* start *

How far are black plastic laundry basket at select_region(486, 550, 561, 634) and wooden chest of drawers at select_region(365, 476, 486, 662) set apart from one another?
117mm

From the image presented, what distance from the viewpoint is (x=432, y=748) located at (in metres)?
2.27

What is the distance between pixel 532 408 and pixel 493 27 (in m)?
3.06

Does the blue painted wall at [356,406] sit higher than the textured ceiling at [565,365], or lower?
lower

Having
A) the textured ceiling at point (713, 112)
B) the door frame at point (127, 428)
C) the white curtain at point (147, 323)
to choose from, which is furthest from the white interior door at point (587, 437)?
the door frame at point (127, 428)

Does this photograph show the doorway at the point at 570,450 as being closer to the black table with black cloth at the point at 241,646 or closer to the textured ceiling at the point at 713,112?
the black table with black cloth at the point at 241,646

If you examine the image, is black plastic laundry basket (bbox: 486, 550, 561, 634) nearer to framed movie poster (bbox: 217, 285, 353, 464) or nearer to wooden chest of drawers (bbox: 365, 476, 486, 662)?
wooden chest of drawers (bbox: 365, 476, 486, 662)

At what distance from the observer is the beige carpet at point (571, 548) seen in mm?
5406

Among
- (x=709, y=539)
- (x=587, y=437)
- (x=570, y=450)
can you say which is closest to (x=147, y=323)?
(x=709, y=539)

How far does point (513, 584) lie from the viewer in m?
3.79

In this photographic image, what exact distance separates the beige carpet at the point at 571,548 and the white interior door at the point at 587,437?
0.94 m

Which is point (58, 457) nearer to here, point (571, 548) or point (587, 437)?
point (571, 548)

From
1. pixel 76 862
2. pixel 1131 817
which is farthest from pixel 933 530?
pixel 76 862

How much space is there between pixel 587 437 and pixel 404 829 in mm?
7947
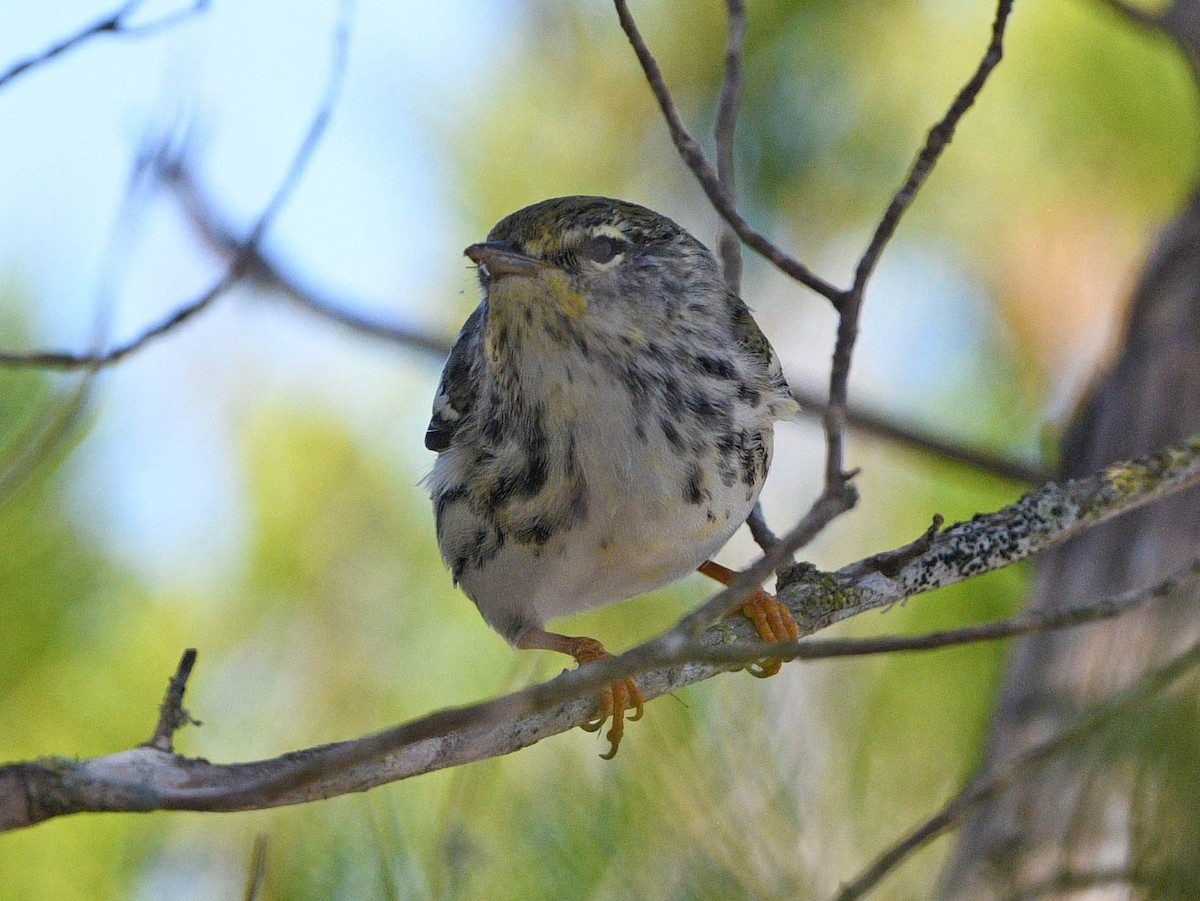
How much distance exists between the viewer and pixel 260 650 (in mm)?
3355

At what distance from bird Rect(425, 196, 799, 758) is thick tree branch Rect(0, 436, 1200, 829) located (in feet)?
0.57

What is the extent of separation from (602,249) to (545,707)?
1.24m

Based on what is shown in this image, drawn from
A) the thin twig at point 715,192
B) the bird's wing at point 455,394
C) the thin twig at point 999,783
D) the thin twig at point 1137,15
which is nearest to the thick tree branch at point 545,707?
the thin twig at point 999,783

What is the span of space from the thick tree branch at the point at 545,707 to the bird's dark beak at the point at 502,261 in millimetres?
726

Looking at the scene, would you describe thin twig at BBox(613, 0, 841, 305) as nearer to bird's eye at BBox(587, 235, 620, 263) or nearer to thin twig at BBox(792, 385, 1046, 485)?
bird's eye at BBox(587, 235, 620, 263)

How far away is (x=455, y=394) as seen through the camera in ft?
8.84

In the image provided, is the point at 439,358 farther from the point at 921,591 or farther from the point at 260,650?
the point at 921,591

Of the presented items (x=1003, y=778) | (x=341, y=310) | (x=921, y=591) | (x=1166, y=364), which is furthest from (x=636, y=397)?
(x=1166, y=364)

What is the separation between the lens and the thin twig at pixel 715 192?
1914 mm

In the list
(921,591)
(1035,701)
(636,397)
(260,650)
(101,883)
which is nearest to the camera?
(921,591)

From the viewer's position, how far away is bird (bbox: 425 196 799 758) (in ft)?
7.99

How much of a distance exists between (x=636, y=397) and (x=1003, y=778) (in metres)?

* end *

Copy every record above exactly, leaving out the pictures.

How far are black plastic laundry basket at select_region(486, 550, 561, 634) and wooden chest of drawers at select_region(365, 476, 486, 662) set apart from one another?
117mm

From the image presented, what distance from the viewpoint is (x=432, y=748) located at (in metres)?
2.27

What is the distance between pixel 532 408 and pixel 493 27 (in m)?
3.06

Does the blue painted wall at [356,406] sit higher than the textured ceiling at [565,365], or lower?
lower

Having
A) the textured ceiling at point (713, 112)
B) the door frame at point (127, 428)
C) the white curtain at point (147, 323)
to choose from, which is furthest from the white interior door at point (587, 437)?
the door frame at point (127, 428)

Does this photograph show the doorway at the point at 570,450 as being closer to the black table with black cloth at the point at 241,646 or closer to the textured ceiling at the point at 713,112?
the black table with black cloth at the point at 241,646

If you examine the image, is black plastic laundry basket (bbox: 486, 550, 561, 634) nearer to framed movie poster (bbox: 217, 285, 353, 464) or nearer to wooden chest of drawers (bbox: 365, 476, 486, 662)?
wooden chest of drawers (bbox: 365, 476, 486, 662)

At what distance from the observer is the beige carpet at point (571, 548) seen in mm?
5406

Among
- (x=709, y=539)
- (x=587, y=437)
- (x=570, y=450)
can you say which is closest to (x=147, y=323)?
(x=709, y=539)

How far does point (513, 584) lie from the viewer in m?
3.79

In this photographic image, what exact distance separates the beige carpet at the point at 571,548 and the white interior door at the point at 587,437?
0.94 m

Which is point (58, 457) nearer to here, point (571, 548) or point (587, 437)?
point (571, 548)

From
1. pixel 76 862
2. pixel 1131 817
which is farthest from pixel 933 530?
pixel 76 862

How much space is there between pixel 587 437 and pixel 404 829 in mm?
7947
How much distance exists between the viewer and pixel 260 650 (in mm)?
3355

At what distance from bird Rect(425, 196, 799, 758) is thick tree branch Rect(0, 436, 1200, 829) located (in feet)?
0.57

What is the extent of separation from (602,249) to (545,707)?
1.24m

Based on what is shown in this image, drawn from
A) the thin twig at point 715,192
B) the bird's wing at point 455,394
C) the thin twig at point 999,783
D) the thin twig at point 1137,15
which is nearest to the thick tree branch at point 545,707?
the thin twig at point 999,783

What is the span of space from the thick tree branch at the point at 545,707 to the bird's dark beak at the point at 502,261 in millimetres?
726

Looking at the scene, would you describe thin twig at BBox(613, 0, 841, 305) as nearer to bird's eye at BBox(587, 235, 620, 263) or nearer to thin twig at BBox(792, 385, 1046, 485)?
bird's eye at BBox(587, 235, 620, 263)

How far away is (x=455, y=394) as seen through the camera in ft?
8.84

In the image provided, is the point at 439,358 farther from the point at 921,591 or farther from the point at 260,650?
the point at 921,591

Of the presented items (x=1003, y=778) | (x=341, y=310) | (x=921, y=591) | (x=1166, y=364), which is furthest from (x=636, y=397)?
(x=1166, y=364)

What is the separation between the lens and the thin twig at pixel 715 192?
1914 mm

In the list
(921,591)
(1035,701)
(636,397)
(260,650)
(101,883)
which is nearest to the camera?
(921,591)

From the viewer's position, how far away is bird (bbox: 425 196 799 758) (in ft)?
7.99

How much of a distance exists between (x=636, y=397) and (x=1003, y=778) (in metres)?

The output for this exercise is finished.